▸ Указания к заданиям:
(1) Ответьте на вопросы по отрывку о фильме:
(а) Какие интерьеры названы находящимися «на одном уровне»?
(б) Кто исполняет роль главного героя?
(в) Кем является Баширов в первом эпизоде?
(2) По отрывку о фильме объясните в одном–трех предложениях, почему кривое зеркало, которое герой держит перед окружающим миром, возвращает этому миру подлинные черты.

▸ Фрагмент документа:

Одна из гениальных «обманок» фильма состоит в том, что движение через его пространство создает ощущение подъемов и спусков, вплоть до физиологического сходства с морской (или воздушной?) болезнью. А между тем мир Хрусталева… — мир сплошной горизонтали, на которой все распластаны, по которой все размазаны. Все на одном уровне — и интерьеры генеральской квартиры в «высотке», и бесконечных коммуналок, и дачи Сталина в Кунцеве, наконец. Вертикаль, верх здесь, в этом мире — мнимость.

Какова же в таком случае функция главного героя фильма? Он есть персонификация пути, которым ведет нас Герман по своему аду (или, точнее, по нашему общему аду). Персонификация пути, имеющего выход. Или, если угодно, его кардиограмма. Этот путь призван продемонстрировать наглядно всю тщету упований на присутствие высшего смысла в этом мире — той самой вертикали.

На протяжении действия герой не раз пытается уйти. Но осуществляет свой уход, лишь пройдя все круги ада, изнаночного мира, снизу доверху: через анфилады-лабиринты жилых и служебных помещений, где героя ждет неминуемый арест, через фургон «Советское шампанское», где героя насилуют уголовники, через кунцевскую дачу «отца-небожителя», где лежит в своем дерьме полутруп со старчески вялым животом. И, наконец, через звонок «куда надо» обезумевшего от общего ужаса сына-подростка. Герой честно и сполна отработал свой ад, и за то ему дарована возможность ухода. У-хода как вы-хода. И тогда гротескно-ерническое поведение героя на протяжении всей картины обретает смысл, даже жанр, если угодно. Все здесь дергаются судорожно и конвульсивно, как паяцы на веревочках — но в преувеличенно гротескной жестикуляции Генерала изначально присутствует некий артистизм, игра. Он как бы передразнивает окружающий мир, держит перед ним кривое зеркало. Но поскольку этот мир сам искажен, то кривизна зеркала в некотором смысле возвращает окружающему подлинные черты.

Своим поведением (в блестящем исполнении Юрия Цурило) герой напоминает юродивого. Не жалкого безумца-«дурачка», но «юродивого Христа ради», — сознательно избирающего юродство как способ служения, демонстрирующего миру тщету земных упований. Смех шута, клоуна — развлекает. Смех юродивого — дидактичен и поучителен. Не отсюда ли вновь возникает в финале фигура чистого клоуна Баширова — истопника из первого эпизода, эдакого вечного мальчика для битья по призванию, чтобы наглядно развести эти два понятия, два типа смеха? И идет по фильму, с первых же кадров, посвист, обращенный к бездомной собаке («пес смердящий» — один из основных символов юродивого).

▸ Перечень записей:
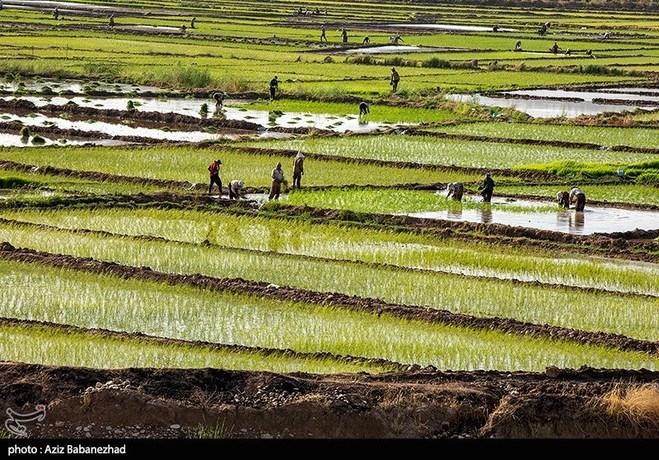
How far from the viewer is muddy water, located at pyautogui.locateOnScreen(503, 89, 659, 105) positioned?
102ft

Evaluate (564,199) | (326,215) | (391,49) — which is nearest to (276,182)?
(326,215)

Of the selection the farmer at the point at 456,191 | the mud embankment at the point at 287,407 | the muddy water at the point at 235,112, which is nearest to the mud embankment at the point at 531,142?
the muddy water at the point at 235,112

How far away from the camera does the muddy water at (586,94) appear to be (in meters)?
31.2

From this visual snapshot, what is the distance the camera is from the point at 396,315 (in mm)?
12539

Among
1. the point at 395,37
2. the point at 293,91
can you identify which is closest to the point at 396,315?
the point at 293,91

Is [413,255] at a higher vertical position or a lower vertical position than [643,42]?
lower

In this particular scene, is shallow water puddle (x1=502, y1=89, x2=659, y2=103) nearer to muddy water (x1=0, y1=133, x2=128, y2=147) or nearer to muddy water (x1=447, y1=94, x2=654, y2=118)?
muddy water (x1=447, y1=94, x2=654, y2=118)

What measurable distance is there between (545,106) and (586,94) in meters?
3.04

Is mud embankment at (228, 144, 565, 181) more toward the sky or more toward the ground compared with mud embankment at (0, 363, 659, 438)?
more toward the sky

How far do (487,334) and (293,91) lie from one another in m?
19.3

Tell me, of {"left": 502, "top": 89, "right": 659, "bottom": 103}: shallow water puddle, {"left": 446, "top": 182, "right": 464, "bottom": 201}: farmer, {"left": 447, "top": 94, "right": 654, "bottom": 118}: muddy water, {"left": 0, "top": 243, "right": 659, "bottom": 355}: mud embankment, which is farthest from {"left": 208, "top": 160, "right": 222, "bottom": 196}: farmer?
{"left": 502, "top": 89, "right": 659, "bottom": 103}: shallow water puddle

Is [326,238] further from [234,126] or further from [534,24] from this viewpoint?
[534,24]

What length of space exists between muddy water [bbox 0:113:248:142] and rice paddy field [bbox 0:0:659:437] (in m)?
0.15
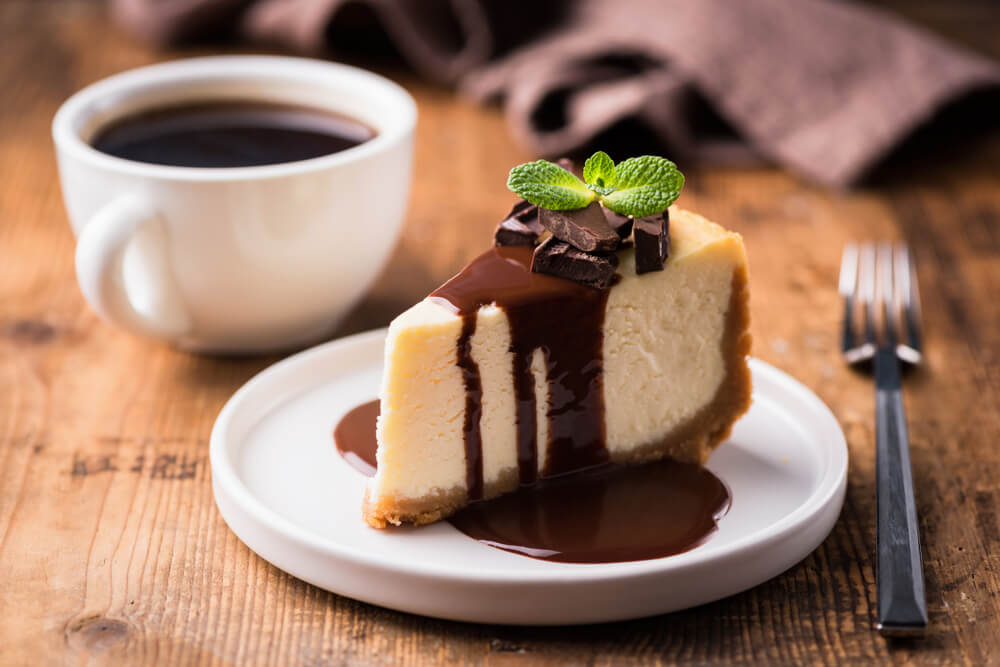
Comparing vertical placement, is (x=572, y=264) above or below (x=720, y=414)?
above

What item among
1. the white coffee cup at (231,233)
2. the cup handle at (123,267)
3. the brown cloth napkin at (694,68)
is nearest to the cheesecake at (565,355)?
the white coffee cup at (231,233)

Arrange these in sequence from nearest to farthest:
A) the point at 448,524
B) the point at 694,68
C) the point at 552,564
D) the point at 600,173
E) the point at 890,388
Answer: the point at 552,564
the point at 448,524
the point at 600,173
the point at 890,388
the point at 694,68

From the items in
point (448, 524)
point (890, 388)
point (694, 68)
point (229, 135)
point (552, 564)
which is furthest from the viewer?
point (694, 68)

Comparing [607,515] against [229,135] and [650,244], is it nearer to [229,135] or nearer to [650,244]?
[650,244]

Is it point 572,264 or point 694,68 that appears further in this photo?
point 694,68

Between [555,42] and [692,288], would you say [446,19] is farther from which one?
[692,288]

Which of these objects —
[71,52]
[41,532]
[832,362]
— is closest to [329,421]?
[41,532]

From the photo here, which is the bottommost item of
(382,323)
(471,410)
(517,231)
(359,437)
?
(382,323)

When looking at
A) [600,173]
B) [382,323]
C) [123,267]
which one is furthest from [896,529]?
[123,267]

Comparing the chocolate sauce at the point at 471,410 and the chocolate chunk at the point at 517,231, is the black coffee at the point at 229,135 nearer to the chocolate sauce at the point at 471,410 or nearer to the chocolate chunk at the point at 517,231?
the chocolate chunk at the point at 517,231
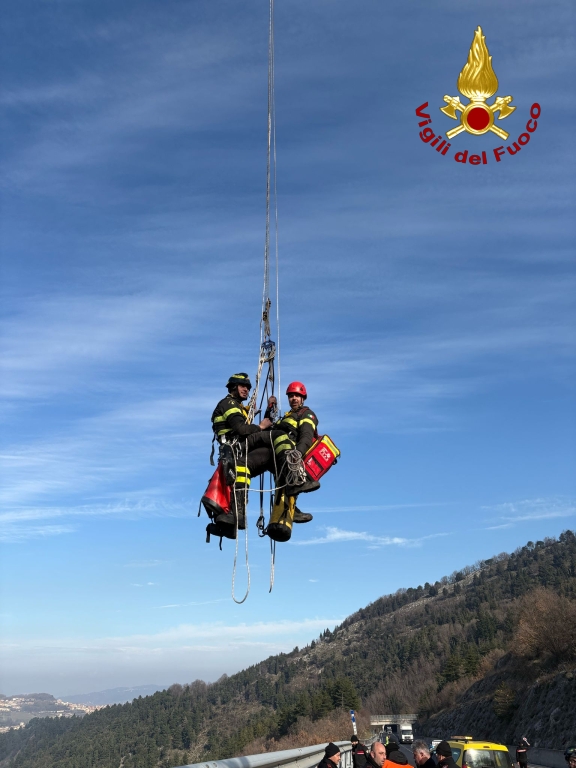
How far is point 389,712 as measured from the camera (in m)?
189

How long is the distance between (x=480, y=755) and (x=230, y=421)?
8.57 meters

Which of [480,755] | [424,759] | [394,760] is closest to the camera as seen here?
[394,760]

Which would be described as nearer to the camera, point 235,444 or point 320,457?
point 235,444

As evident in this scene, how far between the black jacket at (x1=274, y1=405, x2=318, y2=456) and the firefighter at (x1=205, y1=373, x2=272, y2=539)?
33cm

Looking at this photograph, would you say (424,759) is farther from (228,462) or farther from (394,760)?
(228,462)

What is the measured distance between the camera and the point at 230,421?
12.8 metres

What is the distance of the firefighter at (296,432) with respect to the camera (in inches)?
503

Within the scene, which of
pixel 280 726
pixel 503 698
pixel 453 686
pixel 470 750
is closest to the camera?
pixel 470 750

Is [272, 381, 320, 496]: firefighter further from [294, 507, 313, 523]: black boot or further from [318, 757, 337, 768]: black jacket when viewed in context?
[318, 757, 337, 768]: black jacket

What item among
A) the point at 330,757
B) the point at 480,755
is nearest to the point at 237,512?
the point at 330,757

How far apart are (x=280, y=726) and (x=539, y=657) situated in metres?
83.6

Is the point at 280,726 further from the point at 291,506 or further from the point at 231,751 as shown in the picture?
the point at 291,506

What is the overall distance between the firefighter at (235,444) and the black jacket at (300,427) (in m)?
0.33

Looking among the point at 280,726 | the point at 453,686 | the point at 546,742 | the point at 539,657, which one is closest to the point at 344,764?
the point at 546,742
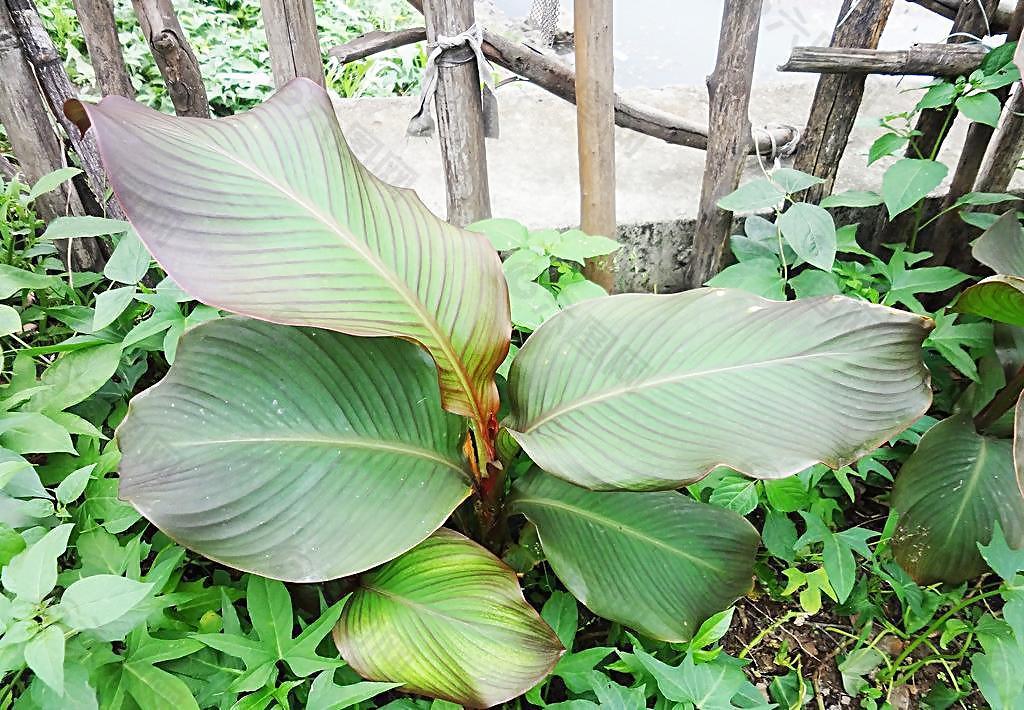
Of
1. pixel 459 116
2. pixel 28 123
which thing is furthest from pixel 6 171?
pixel 459 116

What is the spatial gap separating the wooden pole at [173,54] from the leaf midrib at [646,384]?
89 centimetres

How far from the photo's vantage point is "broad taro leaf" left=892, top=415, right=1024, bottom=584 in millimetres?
1093

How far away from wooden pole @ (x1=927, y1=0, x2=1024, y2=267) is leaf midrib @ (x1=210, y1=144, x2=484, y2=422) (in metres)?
1.21

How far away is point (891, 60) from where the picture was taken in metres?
1.23

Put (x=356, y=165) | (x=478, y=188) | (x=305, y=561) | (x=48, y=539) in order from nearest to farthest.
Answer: (x=48, y=539) < (x=305, y=561) < (x=356, y=165) < (x=478, y=188)

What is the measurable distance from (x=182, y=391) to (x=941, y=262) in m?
1.69

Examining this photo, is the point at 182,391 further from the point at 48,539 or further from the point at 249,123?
the point at 249,123

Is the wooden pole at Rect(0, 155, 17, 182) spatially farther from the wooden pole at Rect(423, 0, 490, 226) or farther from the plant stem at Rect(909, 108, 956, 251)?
the plant stem at Rect(909, 108, 956, 251)

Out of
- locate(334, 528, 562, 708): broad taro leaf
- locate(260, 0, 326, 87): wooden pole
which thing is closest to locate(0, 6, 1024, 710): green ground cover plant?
locate(334, 528, 562, 708): broad taro leaf

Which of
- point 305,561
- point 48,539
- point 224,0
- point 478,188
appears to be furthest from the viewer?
point 224,0

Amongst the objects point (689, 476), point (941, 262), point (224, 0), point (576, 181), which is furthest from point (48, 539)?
point (224, 0)

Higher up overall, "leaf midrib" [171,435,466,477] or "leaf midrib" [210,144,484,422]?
"leaf midrib" [210,144,484,422]

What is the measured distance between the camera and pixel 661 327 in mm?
920

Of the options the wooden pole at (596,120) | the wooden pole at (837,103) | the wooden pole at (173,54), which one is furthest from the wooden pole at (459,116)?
the wooden pole at (837,103)
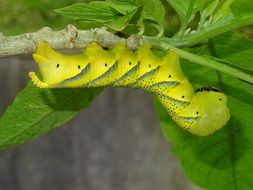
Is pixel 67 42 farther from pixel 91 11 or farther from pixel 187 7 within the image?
pixel 187 7

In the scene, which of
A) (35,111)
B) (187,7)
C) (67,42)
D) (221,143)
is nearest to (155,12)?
(187,7)

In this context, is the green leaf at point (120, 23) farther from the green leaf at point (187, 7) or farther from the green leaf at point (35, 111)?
the green leaf at point (35, 111)

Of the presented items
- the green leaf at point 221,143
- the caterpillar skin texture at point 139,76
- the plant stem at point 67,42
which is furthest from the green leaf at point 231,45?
the plant stem at point 67,42

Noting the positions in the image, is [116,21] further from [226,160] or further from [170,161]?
[170,161]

▸ Ответы к заданиям:
(1)
(а) Интерьеры генеральской квартиры в «высотке», бесконечных коммуналок и дачи Сталина в Кунцеве.
(б) Юрий Цурило.
(в) Истопником.

(2) Гротескной жестикуляцией герой передразнивает окружающий мир и тем самым держит перед ним кривое зеркало. Этот мир сам искажен, поэтому кривизна зеркала в некотором смысле возвращает ему подлинные черты.